Thanks for the question, Stephen.

Asked: February 12, 2013 - 11:39 pm UTC

Last updated: August 27, 2016 - 2:13 am UTC

Version: 11.2

Viewed 10K+ times! This question is

You Asked

Hi Tom,
In all the 3 Data Warehouse projects that I had worked on we never created any Foreign key constraints in the fact tables explicitly. When I asked for the reason the standard answer that I get is "It will impact the performance and No one uses FK constraints in Data warehouse projects"

But I had read in one of your articles that the more information we provide to the CBO the better the performance would be.

So I would like to know what would be the strategy you would use were you to design a Data warehouse. Would you explicitly create FK constraints or not? Also it would be great if you can elaborate the reasons in detail.


Regards,
Stephen.

and Tom said...

constraints - all of them - are *vital* to GOOD database performance!

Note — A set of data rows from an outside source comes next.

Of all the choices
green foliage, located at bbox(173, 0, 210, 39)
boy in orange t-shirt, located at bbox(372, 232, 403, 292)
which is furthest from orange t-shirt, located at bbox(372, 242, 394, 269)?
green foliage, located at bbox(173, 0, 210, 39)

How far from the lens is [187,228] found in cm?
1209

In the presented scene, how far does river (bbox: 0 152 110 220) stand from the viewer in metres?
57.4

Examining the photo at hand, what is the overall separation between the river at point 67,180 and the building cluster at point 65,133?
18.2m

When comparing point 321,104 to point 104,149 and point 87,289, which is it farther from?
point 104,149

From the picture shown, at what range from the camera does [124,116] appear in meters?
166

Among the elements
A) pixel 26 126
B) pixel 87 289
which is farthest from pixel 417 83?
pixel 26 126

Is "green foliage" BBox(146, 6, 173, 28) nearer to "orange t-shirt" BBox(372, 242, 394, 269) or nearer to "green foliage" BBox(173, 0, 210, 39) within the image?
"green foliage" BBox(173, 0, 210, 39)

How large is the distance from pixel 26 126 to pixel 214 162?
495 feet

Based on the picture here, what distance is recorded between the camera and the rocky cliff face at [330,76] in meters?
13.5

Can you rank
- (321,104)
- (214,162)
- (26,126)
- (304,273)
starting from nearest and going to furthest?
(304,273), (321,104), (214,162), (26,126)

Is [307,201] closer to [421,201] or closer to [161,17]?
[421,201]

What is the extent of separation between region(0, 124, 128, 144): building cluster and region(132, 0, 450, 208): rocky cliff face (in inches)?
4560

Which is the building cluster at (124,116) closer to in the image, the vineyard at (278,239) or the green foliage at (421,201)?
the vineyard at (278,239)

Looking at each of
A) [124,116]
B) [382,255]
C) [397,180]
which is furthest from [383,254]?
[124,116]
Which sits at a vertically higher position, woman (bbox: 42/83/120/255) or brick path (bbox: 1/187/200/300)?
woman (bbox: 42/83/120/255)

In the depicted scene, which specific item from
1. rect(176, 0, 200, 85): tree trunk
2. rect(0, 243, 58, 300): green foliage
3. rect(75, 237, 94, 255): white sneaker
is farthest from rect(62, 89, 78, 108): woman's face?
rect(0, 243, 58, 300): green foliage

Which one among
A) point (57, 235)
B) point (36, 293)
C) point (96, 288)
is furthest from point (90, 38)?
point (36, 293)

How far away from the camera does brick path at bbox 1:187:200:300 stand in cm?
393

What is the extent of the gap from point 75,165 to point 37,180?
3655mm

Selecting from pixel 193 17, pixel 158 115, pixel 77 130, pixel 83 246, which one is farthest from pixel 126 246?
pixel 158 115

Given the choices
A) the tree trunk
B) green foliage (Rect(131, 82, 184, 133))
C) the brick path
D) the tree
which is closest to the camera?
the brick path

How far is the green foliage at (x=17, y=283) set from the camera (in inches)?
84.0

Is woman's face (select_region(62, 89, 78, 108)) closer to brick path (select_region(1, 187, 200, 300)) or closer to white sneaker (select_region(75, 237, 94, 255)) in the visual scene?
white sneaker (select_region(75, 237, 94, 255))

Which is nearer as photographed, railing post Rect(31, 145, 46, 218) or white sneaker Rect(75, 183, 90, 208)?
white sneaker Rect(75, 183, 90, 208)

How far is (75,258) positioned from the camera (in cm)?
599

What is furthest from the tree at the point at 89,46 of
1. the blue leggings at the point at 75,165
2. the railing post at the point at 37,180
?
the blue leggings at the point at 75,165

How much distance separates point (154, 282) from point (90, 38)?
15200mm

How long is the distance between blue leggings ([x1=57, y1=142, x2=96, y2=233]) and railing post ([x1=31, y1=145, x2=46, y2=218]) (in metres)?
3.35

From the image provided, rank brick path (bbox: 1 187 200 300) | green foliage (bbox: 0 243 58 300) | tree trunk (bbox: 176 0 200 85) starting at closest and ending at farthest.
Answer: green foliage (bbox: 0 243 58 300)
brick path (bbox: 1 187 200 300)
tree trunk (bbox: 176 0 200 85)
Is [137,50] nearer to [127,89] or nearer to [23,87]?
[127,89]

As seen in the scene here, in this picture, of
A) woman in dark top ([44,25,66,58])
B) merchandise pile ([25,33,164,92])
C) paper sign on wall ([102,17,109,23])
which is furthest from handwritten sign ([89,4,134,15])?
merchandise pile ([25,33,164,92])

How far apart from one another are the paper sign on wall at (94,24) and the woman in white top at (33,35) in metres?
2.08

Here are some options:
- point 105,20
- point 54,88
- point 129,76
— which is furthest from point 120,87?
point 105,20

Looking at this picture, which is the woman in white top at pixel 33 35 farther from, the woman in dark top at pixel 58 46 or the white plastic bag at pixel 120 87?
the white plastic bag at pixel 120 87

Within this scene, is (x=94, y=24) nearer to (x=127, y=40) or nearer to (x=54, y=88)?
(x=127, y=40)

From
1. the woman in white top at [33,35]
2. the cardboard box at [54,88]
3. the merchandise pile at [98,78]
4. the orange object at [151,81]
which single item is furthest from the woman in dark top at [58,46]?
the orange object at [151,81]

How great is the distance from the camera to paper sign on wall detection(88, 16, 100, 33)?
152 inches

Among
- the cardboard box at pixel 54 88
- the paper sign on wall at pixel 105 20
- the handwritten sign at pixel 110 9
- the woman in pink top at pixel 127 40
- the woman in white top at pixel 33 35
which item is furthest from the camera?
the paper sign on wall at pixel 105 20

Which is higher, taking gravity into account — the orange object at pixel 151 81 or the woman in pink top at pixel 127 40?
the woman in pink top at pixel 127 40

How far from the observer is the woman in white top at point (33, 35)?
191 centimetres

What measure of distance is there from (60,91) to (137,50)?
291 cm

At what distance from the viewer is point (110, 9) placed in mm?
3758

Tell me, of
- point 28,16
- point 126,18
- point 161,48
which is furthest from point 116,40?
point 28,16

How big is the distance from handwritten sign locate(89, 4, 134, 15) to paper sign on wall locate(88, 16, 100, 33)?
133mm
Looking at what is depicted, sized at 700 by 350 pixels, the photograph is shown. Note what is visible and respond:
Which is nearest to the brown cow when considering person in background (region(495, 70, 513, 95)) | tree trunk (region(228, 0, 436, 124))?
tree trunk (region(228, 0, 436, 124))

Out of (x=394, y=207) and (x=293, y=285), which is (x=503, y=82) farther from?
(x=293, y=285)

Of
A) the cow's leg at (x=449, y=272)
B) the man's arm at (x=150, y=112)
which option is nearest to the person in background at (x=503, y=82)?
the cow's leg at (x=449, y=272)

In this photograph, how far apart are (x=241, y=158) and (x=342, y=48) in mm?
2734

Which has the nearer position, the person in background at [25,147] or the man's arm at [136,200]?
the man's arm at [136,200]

without primary key, foreign key, not null, and check constraints the optimizer is missing vital information, information it needs to be able to optimize your queries.

read:
http://www.oracle.com/technetwork/issue-archive/2009/09-mar/o29asktom-098473.html

"Wide Load Storage"

and observe the foreign keys in there (rely disable novalidate).

See also:

http://asktom.oracle.com/Misc/constraints-have-bad-name.html
http://asktom.oracle.com/Misc/stuck-in-rut.html


and get those bits of metadata in the database!

Rating

  (9 ratings)

Is this answer out of date? If it is, please let us know via a Comment

Comments

Thanks....

Stephen, February 13, 2013 - 9:28 am UTC

Thanks a lot Tom... Now I can always point to this post and now everyone will agree :)

Regards,
Stephen
Tom Kyte
February 13, 2013 - 9:29 am UTC

and now everyone will
agree :)


I wish :) On what planet will that happen??

need clarity

Mani, February 13, 2013 - 9:41 am UTC

While i completely agree with your comment about having constraints right in the database, but large selling ERP like Oracle's own EBusiness suite dont have implemented these constraints in their design despite their architecuture diagrams available shows there is a primary and foreign key relationship do exists.

Any idea why this is so?
Tom Kyte
February 13, 2013 - 11:17 am UTC

unfortunately, when you get employed at Oracle - there is no magic cap they can put on your head to instantly download how to be a database engineer. they are programmers and developers just like you and I. And many of these apps were initially developed many years ago. Changing them in a big way is like turning an aircraft carrier around.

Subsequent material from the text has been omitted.